The law of the Spirit of life in Christ
Jesus hath made me free from the law of sin and death…If ye through the Spirit
do mortify the deeds of the body, ye shall live.
—Romans 8:2, 13
But now we are delivered from the law,
that being dead wherein we were held; that we should serve in newness of
spirit, and not in the oldness of the letter.
—Romans 7:6
In the
sixth chapter of Romans, Paul spoke of our having been “made free from
sin” in Christ Jesus (verses 18 and 22). We were made free from sin as a
power, as a master. When we accepted Christ in faith, we became servants to
righteousness and to God.
In the
seventh chapter (verses 1–6) Paul spoke of our being made free from the
law. “The strength of sin is the law” (1 Corinthians 15:56).

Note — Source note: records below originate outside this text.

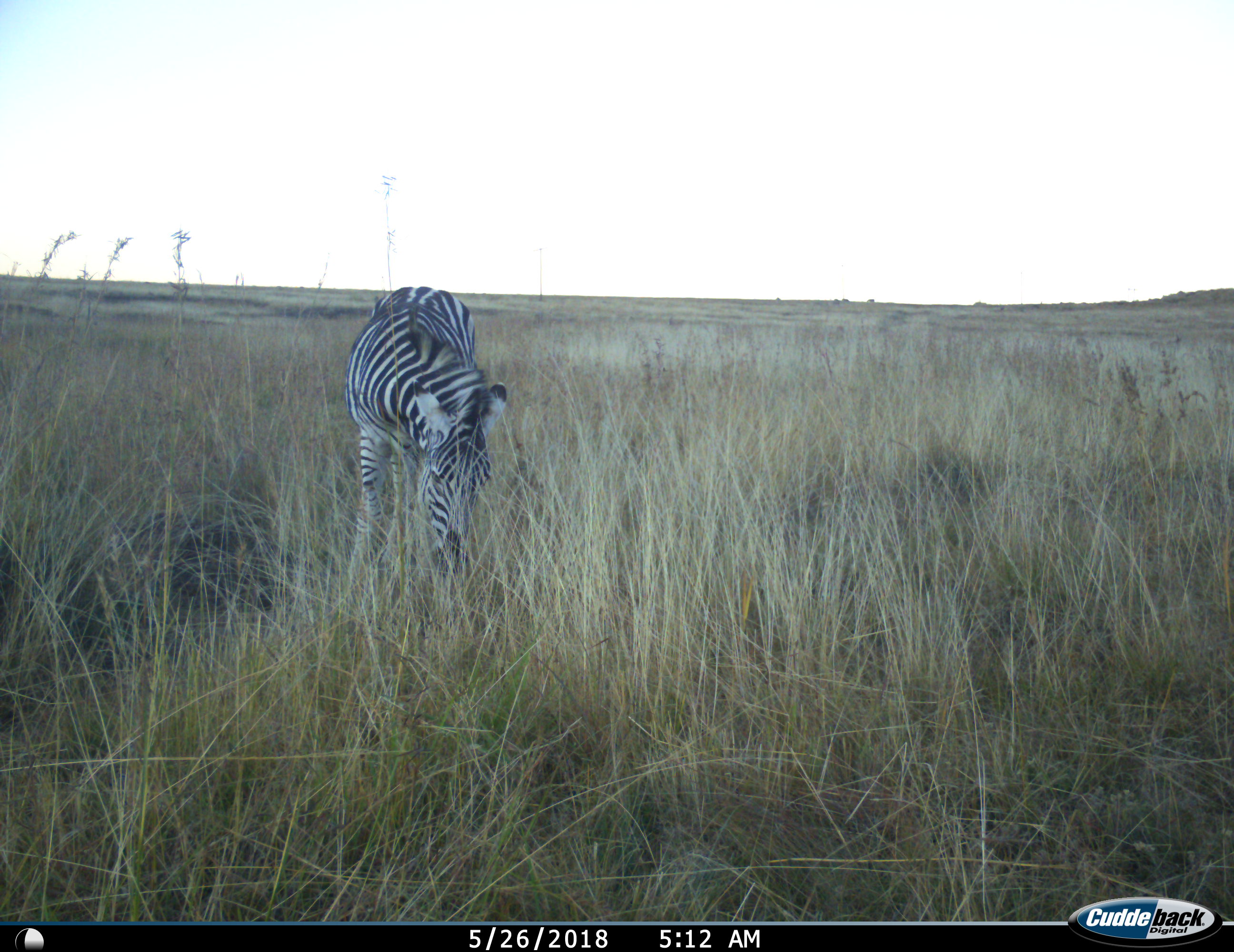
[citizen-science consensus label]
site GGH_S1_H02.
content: unidentified animal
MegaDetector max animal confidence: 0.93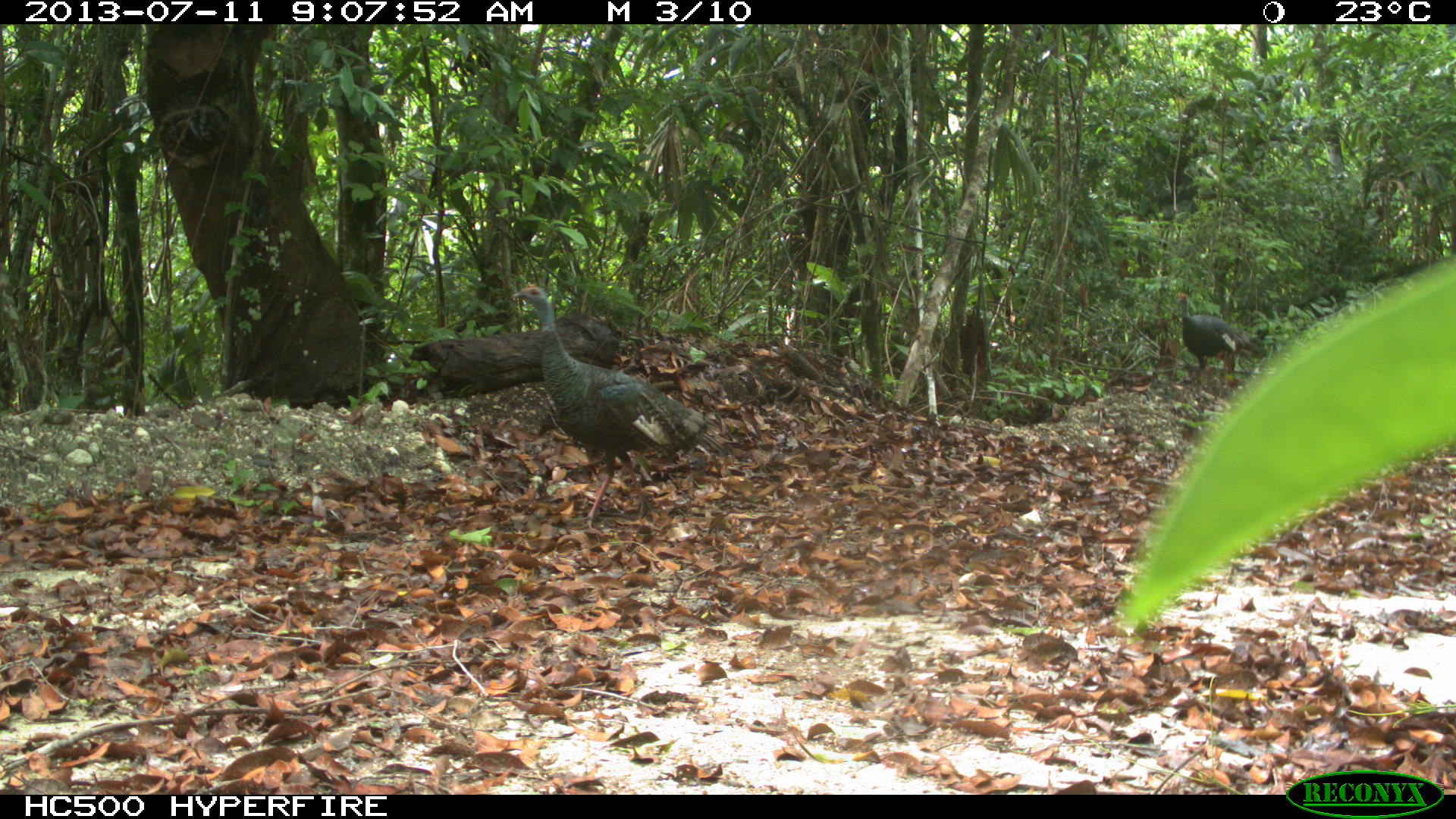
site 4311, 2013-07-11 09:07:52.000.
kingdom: Animalia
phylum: Chordata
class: Aves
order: Galliformes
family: Phasianidae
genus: Meleagris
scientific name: Meleagris ocellata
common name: ocellated turkey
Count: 2.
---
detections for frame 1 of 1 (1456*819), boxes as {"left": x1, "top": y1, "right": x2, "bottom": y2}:
meleagris ocellata: {"left": 508, "top": 280, "right": 737, "bottom": 530}; {"left": 1175, "top": 291, "right": 1268, "bottom": 399}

Deliverance from sin and the law go together. Being made free from the law, we
were united to the living Christ so that, in union with Him, we might now serve
in newness of the Spirit (Romans 7:4–6). In these two passages (Romans 6 and
7:1–6), Paul presented being made free from sin and the law as a life to be
accepted and maintained by faith.
In the
account of the Christian life in the epistle of Romans, there is a distinct
advance from step to step. The eighth chapter teaches us that when the Spirit
empowers our life and walk, we can fully possess and enjoy the riches of grace
that are ours in Christ.
The
second verse of the eighth chapter is the key verse. It reveals the wonderful
secret of how our freedom from sin and the law may become a living and abiding
experience. A believer may know that he is free and yet have to mourn that his
experience is that of a wretched captive. The freedom is entirely in Christ
Jesus, and the maintenance of the living union with Him is distinctly and
entirely a work of divine power.
The
believer who wants to live fully in this freedom of the life in Christ Jesus
will easily understand the path in which he must learn to walk. The eighth
chapter of Romans is the goal to which the sixth and seventh chapters lead. In
faith the believer will first have to study and accept all that is taught in
these two earlier chapters of his being in Christ Jesus—dead to sin and alive
to God, free from sin and the law, and married to Christ.